Saturday, October 06, 2007

Peace the most important aspect of German unification: academia

Taipei, Oct. 4 (CNA) The most important aspect that the experience of German unification might offer Taiwan is that there was not a single incident of bloodshed, a visiting German professor said Thursday in Taipei.

"There was not a drop of blood shed during the process of German unification. I think it's the most important part of the experience," said Rudolph Wagner, a professor at Germany's Heidelberg University and one of the most respected sinologists in Europe, during a roundtable with press.

Wagner is scheduled to deliver a speech, titled "German Unification: Popular Culture, Maoist Students, and the Socialist Disneyland, " Saturday in an international lecture series organized by Lung Yingtai Cultural Foundation.

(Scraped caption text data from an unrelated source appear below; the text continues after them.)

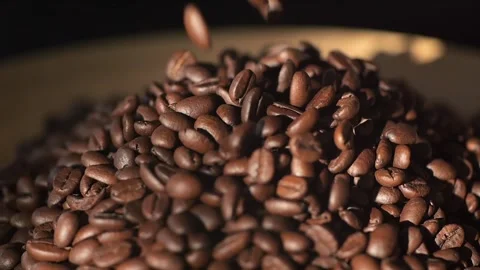 Beautiful time-lapse footage of falling coffee beans 4K. Slow motion of roasted Stock Footage 267788798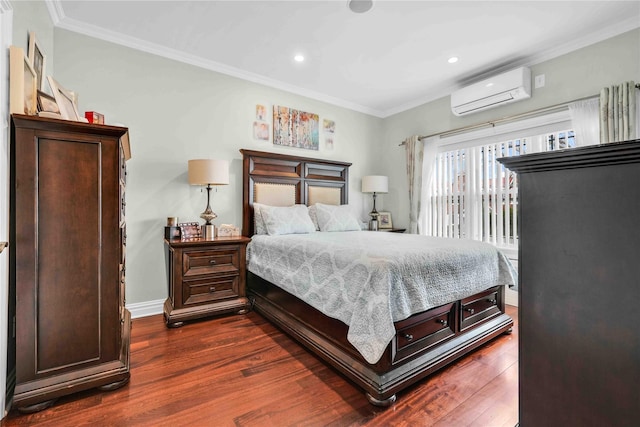 bedroom featuring baseboards, dark wood finished floors, ornamental molding, and a wall unit AC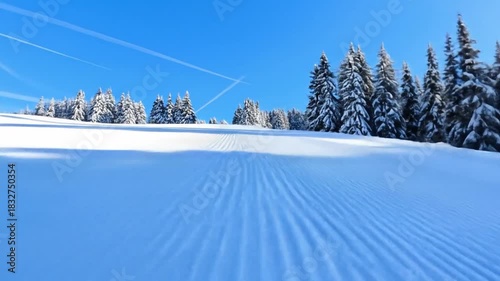 Winter wonderland ski resort scene with freshly groomed snow and sunny blue sky view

The background to and process of German unification was unique, as is the Taiwan Strait issue, which is why the experience cannot be duplicated, he said, adding that it's not suitable to compare these two cases.

Most West German citizens neither talked about unification, nor saw it coming six weeks before the 1989 unification. In fact, it was East German citizens who pushed for unification. And the German unification essentially defied post-Cold War common sense, which postulated that continued separation, rather than unification, was more likely he pointed out.

Wagner described German unification as an "accident" of history amid the unpredictable and rapid changing international situation of the late 1980s.

"Wait for the historical moment, then something will happen, " he said in a comment on the future of the two sides of the Taiwan Strait.

With a Ph.D. from the University of Munich, Wagner has done extensive research on Buddhism, Taoist philosophy, and contemporary Chinese politics and the media. In 1992, he was awarded the Leibniz Prize, Europe's most prestigious prize in the humanities.